**記述問題 1**
記録のうち、「Looking at this image, which」を含む行から記録の末尾までを、両端の行も含めて一字一句そのまま書き写してください。
----
シチリアで最も古い街、シラクーザの駅で寝台列車に乗った。ここは終着駅であり、始発駅である。現在、5月23日21時32分。13分後に出発するはずだ。
長旅になる。これから、1070キロを鉄道で移動する。乗り換え2回、プーリア州のレッツェを目指す。まずは、ナポリの近くのサレルノまで。670キロの汽車旅が始まる。
この列車は、海を渡る。メッシーナという港町で4両編成の汽車ごとフェリーに載せて海峡を渡り、イタリア本土のカラブリア州へ行く。寝台は4個が一組になっており、同室の男性に聞くと、そこで2時間を費やすという。船からの眺めはどうかと聞いたら「ネッロ」と言われた。
----
**記述問題 2**
シラクーザから寝台列車で旅立つ文章の続きを、最後の文のあとから書き進めてください。
----
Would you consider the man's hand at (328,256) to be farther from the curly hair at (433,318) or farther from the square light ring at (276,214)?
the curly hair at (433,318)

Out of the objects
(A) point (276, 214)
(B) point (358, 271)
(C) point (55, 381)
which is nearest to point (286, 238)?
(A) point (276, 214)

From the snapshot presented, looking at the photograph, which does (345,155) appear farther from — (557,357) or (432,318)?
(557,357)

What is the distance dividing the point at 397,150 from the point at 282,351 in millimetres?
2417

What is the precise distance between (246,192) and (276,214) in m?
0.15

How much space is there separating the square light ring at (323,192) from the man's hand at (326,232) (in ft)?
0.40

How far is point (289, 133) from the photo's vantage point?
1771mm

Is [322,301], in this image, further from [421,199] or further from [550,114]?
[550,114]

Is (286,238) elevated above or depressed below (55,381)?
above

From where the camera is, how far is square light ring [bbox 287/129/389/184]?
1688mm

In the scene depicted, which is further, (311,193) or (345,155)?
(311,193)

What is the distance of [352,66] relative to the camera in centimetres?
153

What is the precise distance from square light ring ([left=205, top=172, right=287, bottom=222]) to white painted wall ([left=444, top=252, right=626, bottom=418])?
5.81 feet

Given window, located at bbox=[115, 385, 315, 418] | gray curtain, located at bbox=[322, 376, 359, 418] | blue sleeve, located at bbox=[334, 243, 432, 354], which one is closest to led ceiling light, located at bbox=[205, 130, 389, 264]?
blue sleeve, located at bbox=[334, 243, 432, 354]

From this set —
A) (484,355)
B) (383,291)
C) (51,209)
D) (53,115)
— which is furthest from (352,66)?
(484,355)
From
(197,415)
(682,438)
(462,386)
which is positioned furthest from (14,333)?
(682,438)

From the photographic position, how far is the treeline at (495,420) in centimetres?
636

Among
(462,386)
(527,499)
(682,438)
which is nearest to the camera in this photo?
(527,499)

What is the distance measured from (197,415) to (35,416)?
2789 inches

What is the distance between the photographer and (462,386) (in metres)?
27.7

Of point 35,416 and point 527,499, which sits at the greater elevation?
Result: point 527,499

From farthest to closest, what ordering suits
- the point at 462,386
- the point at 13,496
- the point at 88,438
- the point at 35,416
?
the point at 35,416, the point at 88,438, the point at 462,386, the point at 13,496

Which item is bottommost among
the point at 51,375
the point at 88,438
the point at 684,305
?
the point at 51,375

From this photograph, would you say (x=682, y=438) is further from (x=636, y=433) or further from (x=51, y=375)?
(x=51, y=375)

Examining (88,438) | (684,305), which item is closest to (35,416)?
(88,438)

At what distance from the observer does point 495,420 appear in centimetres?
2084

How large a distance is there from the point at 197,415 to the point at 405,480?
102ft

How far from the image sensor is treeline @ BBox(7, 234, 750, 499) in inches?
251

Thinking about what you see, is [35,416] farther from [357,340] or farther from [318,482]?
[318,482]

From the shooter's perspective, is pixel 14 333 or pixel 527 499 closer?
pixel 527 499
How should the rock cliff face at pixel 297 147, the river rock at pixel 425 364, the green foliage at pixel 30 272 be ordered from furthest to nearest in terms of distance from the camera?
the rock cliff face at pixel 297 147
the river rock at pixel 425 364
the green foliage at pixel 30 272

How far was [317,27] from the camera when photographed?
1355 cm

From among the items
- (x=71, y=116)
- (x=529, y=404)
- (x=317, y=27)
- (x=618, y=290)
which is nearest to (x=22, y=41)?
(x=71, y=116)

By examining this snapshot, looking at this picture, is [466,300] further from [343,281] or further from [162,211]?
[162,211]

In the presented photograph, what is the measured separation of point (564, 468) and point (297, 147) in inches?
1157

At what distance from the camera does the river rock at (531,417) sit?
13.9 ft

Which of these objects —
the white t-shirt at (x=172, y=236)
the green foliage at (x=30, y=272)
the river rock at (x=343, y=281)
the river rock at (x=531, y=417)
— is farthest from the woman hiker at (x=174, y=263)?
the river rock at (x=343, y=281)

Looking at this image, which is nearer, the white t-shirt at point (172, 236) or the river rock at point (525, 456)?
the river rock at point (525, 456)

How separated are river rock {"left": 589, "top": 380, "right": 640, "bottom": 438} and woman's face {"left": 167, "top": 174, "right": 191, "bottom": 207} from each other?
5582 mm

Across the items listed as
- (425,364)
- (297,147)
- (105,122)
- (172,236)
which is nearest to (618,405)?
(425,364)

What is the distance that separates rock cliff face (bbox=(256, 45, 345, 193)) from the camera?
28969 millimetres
----
**解答 1**
Looking at this image, which is nearer, the white t-shirt at point (172, 236) or the river rock at point (525, 456)?
the river rock at point (525, 456)

How separated are river rock {"left": 589, "top": 380, "right": 640, "bottom": 438} and woman's face {"left": 167, "top": 174, "right": 191, "bottom": 207} from each other?
5582 mm

Across the items listed as
- (425,364)
- (297,147)
- (105,122)
- (172,236)
which is nearest to (618,405)?
(425,364)

What is the distance that separates rock cliff face (bbox=(256, 45, 345, 193)) from the camera?
28969 millimetres

**解答 2**
黒。闇の中、景色は見えないそうだ。待てよ、昨日は満月。月の光がメッシーナ海峡の海に映るかもしれない。
ドビュッシーの世界を満喫しよう。
汽車は珍しく定刻で走り出した。
定年後、荒野をめざす
五木寛之の「青年は荒野をめざす」に感化され、22歳の春、旅に出た。パキスタン航空の格安チケットを手に入れ、カリマーのアタックザックひとつでアジア、ヨーロッパをさすらった。そして再び、旅心に囚われ、36年間勤めた新聞社を辞め、旅に出る。(中村 正憲)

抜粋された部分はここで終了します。